Hi,
I have a list of ChIP-seq peak regions and I am curious about those peaks overlapping annotated promoter regions. Inspired by this tutorial
(more specifically, sections 5.3 and 5.4), I have come up with two approaches using two different findOverlaps methods (Genomic Alignments R package) that leave me with slightly different and thus confusing results:
Approach 1: Using subsetByOverlaps()
# retrieving promoter regions
promoters <- promoters(genes, upstream=2000, downstream=200)
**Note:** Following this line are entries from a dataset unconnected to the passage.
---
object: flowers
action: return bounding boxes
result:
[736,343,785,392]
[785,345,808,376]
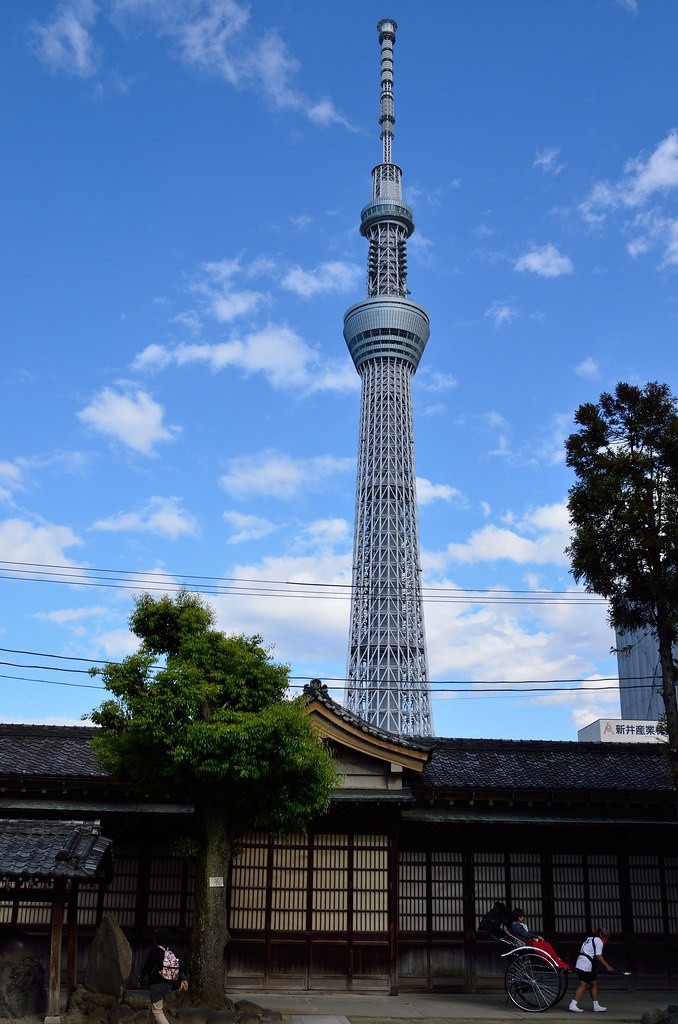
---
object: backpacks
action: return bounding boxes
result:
[157,945,180,981]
# retrieving peaks that overlap a promoter region
peaksProm <- subsetByOverlaps(peaks, promoters) # 1695 ranges
# retrieving genes that have a peak overlapping their promoter region
genesWithPromPeaks <- subsetByOverlaps(promoters, peaks) # 2231 ranges
Approach 2: Using findOverlaps()
# retrieving promoter regions
promoters <- promoters(genes, upstream=2000, downstream=200)
PromPeaks <- findOverlaps(peaks, prom) # 2246 hits
# retrieving peaks that overlap a promoter region
peaksProm <- peaks[queryHits(PromPeaks)] # 2246 ranges
# retrieving genes that have a peak overlapping their promoter region
genesWithPromPeaks <- genes[subjectHits(PromPeaks)] # 2246 ranges
Approach 2 gives the same number of genes and peaks, which is what I would expect. I am confused by the different results between the two approaches, but also by the different number of genes and peaks retrieved with approach 1. I was expecting both functions to yield the same results, but I might be missing something here. I would be thankful for any input and help!